Goal: Reproduce every one of the lines below word for word, with no characters changed.

* Begin Excerpted records *

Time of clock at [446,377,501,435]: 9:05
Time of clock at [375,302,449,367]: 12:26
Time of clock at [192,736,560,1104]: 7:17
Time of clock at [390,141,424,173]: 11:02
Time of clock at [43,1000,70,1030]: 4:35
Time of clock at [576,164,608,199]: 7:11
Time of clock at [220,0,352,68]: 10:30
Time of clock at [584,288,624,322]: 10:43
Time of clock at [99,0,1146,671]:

* End Excerpted records *

Solution to this problem:
Time of clock at [446,377,501,435]: 9:05
Time of clock at [375,302,449,367]: 12:26
Time of clock at [192,736,560,1104]: 7:17
Time of clock at [390,141,424,173]: 11:02
Time of clock at [43,1000,70,1030]: 4:35
Time of clock at [576,164,608,199]: 7:11
Time of clock at [220,0,352,68]: 10:30
Time of clock at [584,288,624,322]: 10:43
Time of clock at [99,0,1146,671]:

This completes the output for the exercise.